The FET1 and the FET2 are of the same type, and the gate voltages are set to the same value. The interruption time T4 is set shorter than the conduction delay time T3. The resistances R4 and R4 are set so that the value of (T1 + T3) becomes larger than (T2 + T4).
24, R21 and R22 are set. FET1, FET2
Can be prevented from being turned on at the same time, and the loss can be reduced by conducting the FET2.

FIG. 4 shows an example in which the present invention is applied to a motor control device.

Field effect transistors FET1, FET
2, a motor 19 is connected to a bridge circuit using FET3 and FET4, and ON / OFF is controlled by a control circuit 20. The same symbols as those in FIG. 1 perform the same operation.

The electric motor 19 is driven by keeping the FET 3 conductive and turning the FET 2 on and off. In this case, the loss can be reduced when the circulating current is flowing by turning on and off the FET1 in the reverse direction of the FET2. The gate drive power supply according to the present invention is also useful when an AC motor is driven by an inverter. The switching element described above can be applied not only to a field effect transistor but also to a transistor and an IGBT.

[0038]

As described above, according to the present invention, the gate power supply circuit of the N-channel field effect transistor connected to the (+) side of the power supply line can have a simple circuit configuration.

[Brief description of the drawings]

FIG. 1 is a circuit diagram of a gate power supply circuit according to an embodiment of the present invention.
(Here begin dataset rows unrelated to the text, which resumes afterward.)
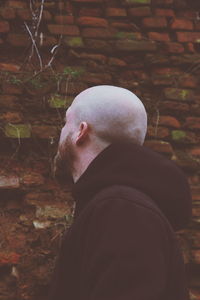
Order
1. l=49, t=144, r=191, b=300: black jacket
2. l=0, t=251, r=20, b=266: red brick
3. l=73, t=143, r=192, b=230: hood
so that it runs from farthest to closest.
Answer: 1. l=0, t=251, r=20, b=266: red brick
2. l=73, t=143, r=192, b=230: hood
3. l=49, t=144, r=191, b=300: black jacket

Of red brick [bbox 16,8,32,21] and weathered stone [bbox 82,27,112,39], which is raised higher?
red brick [bbox 16,8,32,21]

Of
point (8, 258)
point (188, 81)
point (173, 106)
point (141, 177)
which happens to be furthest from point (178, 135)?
point (141, 177)

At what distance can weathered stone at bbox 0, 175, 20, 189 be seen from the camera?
2.43 m

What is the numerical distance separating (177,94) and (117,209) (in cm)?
147

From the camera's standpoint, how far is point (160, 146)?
2590mm

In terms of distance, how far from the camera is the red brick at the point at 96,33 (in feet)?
8.73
FIG. 2 is a circuit diagram showing an application example to which the invention of FIG. 1 is applied.

FIG. 3 is a characteristic diagram for explaining the operation of FIG. 2;

FIG. 4 is a circuit diagram of a motor control device showing an application example of the present invention.

[Explanation of symbols]

DESCRIPTION OF SYMBOLS 1 ... Input (+) power line, 2 ... (-) power line, 3 ... Output (+) power line, 4 ... Reference voltage line, 5 ... Field effect transistor, 6 ... Freewheel diode, 7 ... Choke coil, 8 ... Capacitor, 9 first constant voltage circuit, 10 constant voltage line, 11 first photocoupler, 13 second constant voltage circuit, 14 switching regulator element, 15 error amplifier, 16 reference voltage, 17 peripheral Circuit, 18: second photocoupler, 19: electric motor, 20: control circuit.

 ──────────────────────────────────────────────────の Continuing on the front page (72) Inventor Hideo Toyoda 2520 Ojitakaba, Hitachinaka-shi, Ibaraki Co., Ltd.Automotive Equipment Division, Hitachi, Ltd. Hitachi, Ltd. Automotive Equipment Division

Claims (2)

[Claims] An N-channel field-effect transistor connected to an input (+) power supply line and a switching element or a freewheel diode are connected in series and connected to a (-) power supply line to form an arm. +) A diode, a resistor, and a capacitor are connected in series from a power supply line, and connected to the connection point of the N-channel field-effect transistor and the switching element or the freewheel diode, and the electric charge charged in the capacitor is passed through a constant voltage circuit. A power supply circuit for driving a switching element, wherein the power supply circuit is a gate drive power supply for the N-channel field effect transistor. 2. The switching element according to claim 1, wherein each of the switching elements constituting the arm is constituted by each of the driving circuits having the same delay characteristic via each of the photocouplers for controlling the output of the totem pole for control by a high level signal and a low level signal. A power supply circuit for driving a switching element, which is applied to a gate of the switching element.